Darauf wollte ich hinaus- die Menschen entscheiden unter Berücksichtigung von wirtschaftlichen und ideologischen Aspekten über Schmerz und Leid von Tieren. Das ganze wird dann noch unter dem Begriff "Hege" für Angler durch "Naturschutzverbände" als mögliche Ausnahmen legalisiert. DIe Leute, die für ihre Vereins-/ Verbandsgewässer gesonderte Mindestmaße und Schonzeiten - abweichend von der Binnenfischereiverordnung - festlegen, machen das unter dem Begriff "Hege" und entscheiden, darüber dass ein z.B. ein Zander zurückgesetzt werden muss, also Schmerz und Leid vom FIsch ertragen werden kann/ darf. Der Begriff Hege ist in dem Zusammenhang so zu sehen, dass das Gewässer für Angler einen möglichst guten Ertrag abgibt und man viele Erlaubnisscheine verkauft. Da müssen wir uns doch nichts vormachen. Das sind übrigens die Leute, die bei uns in einer Sitzung gesagt haben, der §39 im LFischG muss nicht geändert werden. Das ist alles krank!



Kolja Kreder schrieb:


> Was du sagst, ist nichts anderes als die Tatsache, dass Tierschutz ein Wohlstandsgedanke ist. Wenn es um das Überleben geht, spielt Tierschutz keine Rolle. Daher auch die Zugeständnisse an die Berufsfischerei. Ich teile deine Ansicht. Eine andere Frage ist aber, was innerhalb unserer Wohlstandsgesellschaft für die Angler durchsetzbar ist.

Die Daten:
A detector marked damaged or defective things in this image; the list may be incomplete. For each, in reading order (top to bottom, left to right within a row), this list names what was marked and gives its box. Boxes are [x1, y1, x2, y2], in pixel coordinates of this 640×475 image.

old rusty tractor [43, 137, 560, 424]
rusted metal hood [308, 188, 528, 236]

* * *

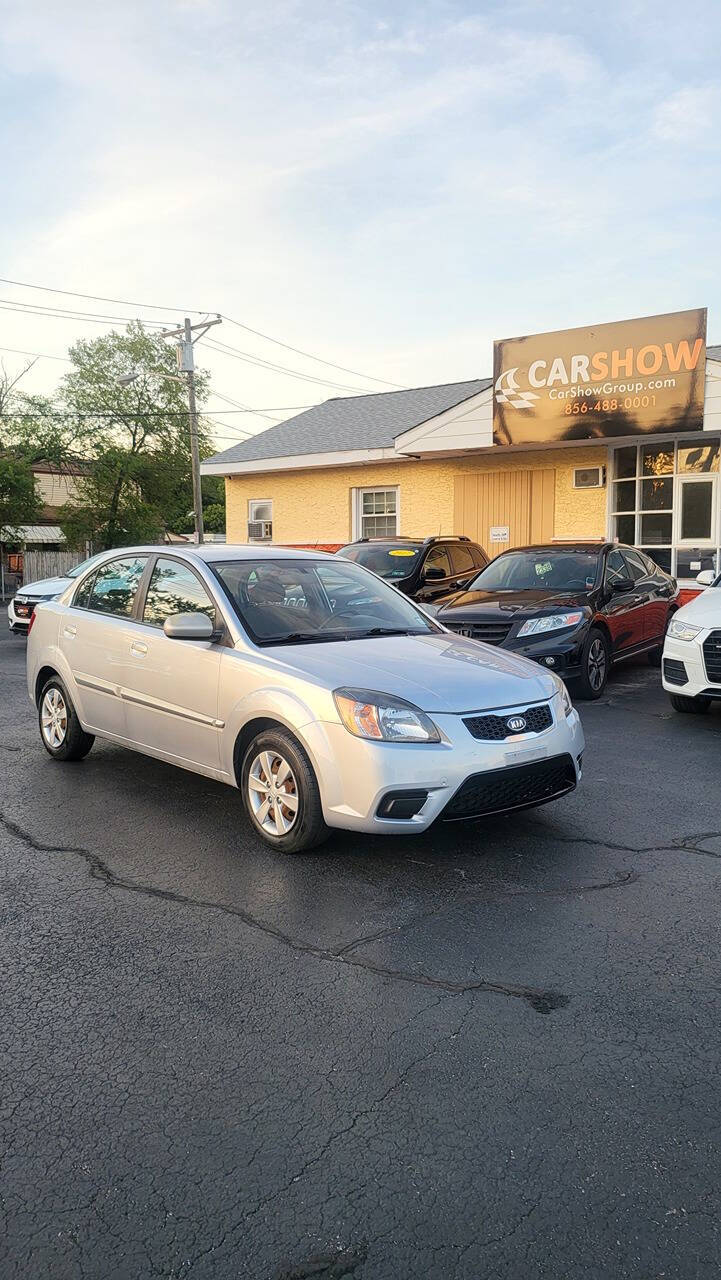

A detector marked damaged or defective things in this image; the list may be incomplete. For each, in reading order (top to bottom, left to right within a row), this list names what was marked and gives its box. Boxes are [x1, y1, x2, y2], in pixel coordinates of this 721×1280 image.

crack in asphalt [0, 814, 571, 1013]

Deine Aufgabe:
Wie ist der Begriff „Hege“ laut dem Forumsbeitrag über Angeln und Tierschutz in diesem Zusammenhang zu sehen? Die Liste spielt hierfür keine Rolle.

Antwort:
So, dass das Gewässer für Angler einen möglichst guten Ertrag abgibt und man viele Erlaubnisscheine verkauft.